Se dice que el clímax profesional del escultor es sin duda Malgré Tout, obra que presentó en la Exposición Universal de París de 1900 y que le valió la Cruz de Caballero de la Legión de Honor.

Despertó controversia, como se menciona líneas arriba, si confeccionó la obra cuando todavía tenía su brazo derecho o cuando lo había perdido.

Al respecto, la creencia de que Malgré Tout – soberbio mármol que representa la lucha de una mujer encadenada – era producto  de la hazaña de un escultor manco, fue establecida por Amado Nervo, al afirmar, erróneamente, que después de haber perdido el brazo, Contreras se había dado a la tarea de esculpir la famosa figura premiada en París.

Nervo menciona que “cualquier otro hubiera buscado la resolución del problema en el suicidio… que Contreras fue superior a su desgracia… que su primera figura esculpida con una mano y que representa una enorme suma de trabajo fue su Malgré Tout, símbolo conmovedor de su orgullosa manquera”.

Es preciso subrayar que las imágenes y metáforas utilizadas por Nervo no se refieren al hombre en sí, sino al héroe que excitó la imaginación poética de sus contemporáneos; Contreras, el individuo, realizó Malgré Tout antes de su amputación, pero fue el héroe cultural a quien se alabó por la hazaña de esculpir manco.

Si bien la idea difundida por Nervo salvó a Contreras del injusto olvido que se cierne sobre los demás escultores del siglo XIX, debe precisarse que la relevancia de Contreras en el panorama artístico mexicano trasciende el mito de la gestación de Malgré Tout y reside en la visión total de su titánica labor desarrollada a lo largo de poco menos de 15 años de actividad.

Definitivamente, Jesús Contreras concibió la célebre escultura antes de perder el brazo derecho.
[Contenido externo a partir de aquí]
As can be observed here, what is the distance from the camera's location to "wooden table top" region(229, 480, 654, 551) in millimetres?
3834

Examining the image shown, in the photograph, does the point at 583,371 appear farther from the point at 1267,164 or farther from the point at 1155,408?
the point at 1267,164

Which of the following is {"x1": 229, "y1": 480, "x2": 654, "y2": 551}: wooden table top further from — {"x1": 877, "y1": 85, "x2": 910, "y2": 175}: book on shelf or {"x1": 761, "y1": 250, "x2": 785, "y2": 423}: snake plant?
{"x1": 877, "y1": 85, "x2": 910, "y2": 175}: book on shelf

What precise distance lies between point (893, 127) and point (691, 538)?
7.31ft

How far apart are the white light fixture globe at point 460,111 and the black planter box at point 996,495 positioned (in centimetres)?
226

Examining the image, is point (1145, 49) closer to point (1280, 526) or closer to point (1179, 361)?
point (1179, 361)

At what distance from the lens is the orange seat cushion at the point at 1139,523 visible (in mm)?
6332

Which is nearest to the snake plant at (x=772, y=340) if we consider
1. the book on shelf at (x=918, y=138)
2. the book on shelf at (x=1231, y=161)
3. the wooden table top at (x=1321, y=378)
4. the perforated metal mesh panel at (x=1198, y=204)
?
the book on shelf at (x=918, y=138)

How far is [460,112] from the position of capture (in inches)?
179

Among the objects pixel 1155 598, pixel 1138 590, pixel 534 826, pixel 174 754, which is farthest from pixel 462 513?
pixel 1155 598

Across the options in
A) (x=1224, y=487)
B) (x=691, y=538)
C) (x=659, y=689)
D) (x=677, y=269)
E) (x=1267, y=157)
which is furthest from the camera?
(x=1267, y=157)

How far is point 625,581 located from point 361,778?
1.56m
Por otra parte, Malgré Tout fue la primera escultura de desnudo femenino de estilo no mitológico que ocupó un lugar de honor en la Escuela Nacional de Bellas Artes. Tiempo después, Malgré Tout pasó a la Alameda Central, en la ciudad de México; esta medida suscitó en 1923 la protesta de grupos de artistas e intelectuales, que pugnaron porque fuera reubicada en el Bosque de Chapultepec, en donde se encontraba antes; sin embargo, sus reclamos fueron inútiles y la escultura no se retiró de la Alameda capitalina sino hasta medio siglo después, a fin de someterla a una minuciosa restauración. Desde 1983 se ubica en el Museo Nacional de Arte.
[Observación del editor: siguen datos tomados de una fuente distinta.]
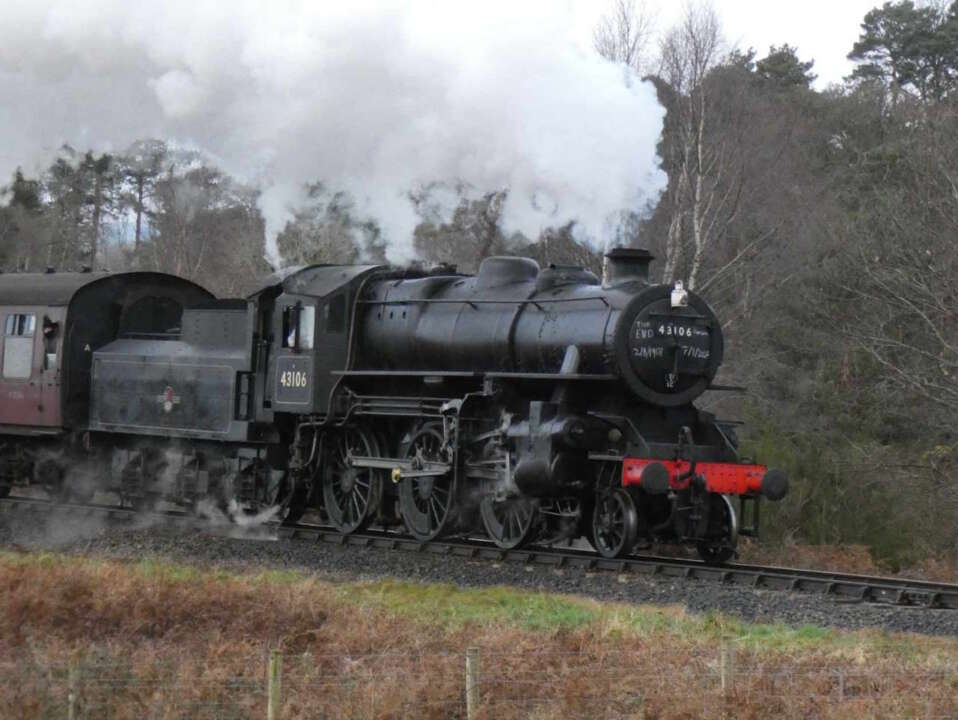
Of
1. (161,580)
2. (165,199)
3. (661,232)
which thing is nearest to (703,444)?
(161,580)

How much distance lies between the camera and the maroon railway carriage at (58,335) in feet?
62.5

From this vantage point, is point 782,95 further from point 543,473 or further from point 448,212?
point 543,473

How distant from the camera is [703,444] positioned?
14.7 m

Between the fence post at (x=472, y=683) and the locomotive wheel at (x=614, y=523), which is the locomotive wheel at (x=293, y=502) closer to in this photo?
the locomotive wheel at (x=614, y=523)

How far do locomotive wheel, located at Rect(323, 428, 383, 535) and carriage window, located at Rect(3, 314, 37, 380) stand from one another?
5247mm

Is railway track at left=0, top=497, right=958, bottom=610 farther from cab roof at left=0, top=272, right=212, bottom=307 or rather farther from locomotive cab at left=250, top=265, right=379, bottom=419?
cab roof at left=0, top=272, right=212, bottom=307

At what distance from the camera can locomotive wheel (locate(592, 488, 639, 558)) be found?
544 inches

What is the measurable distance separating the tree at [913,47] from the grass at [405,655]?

Por todo lo anterior, puede afirmarse que la estatura o mérito artístico de Contreras, “a pesar de todo”, no radica en el hecho de haber realizado esa escultura con uno o dos brazos. La trascendencia de Contreras sobrepasa la idealización y se finca en su constante y efectiva calidad de trabajo. Definitivamente Contreras no necesita del mito de la creación de Malgré Tout para ser la personalidad artística de México de finales del siglo XIX y conquistar de manera indiscutible el más alto lugar dentro de la historia del arte mexicano.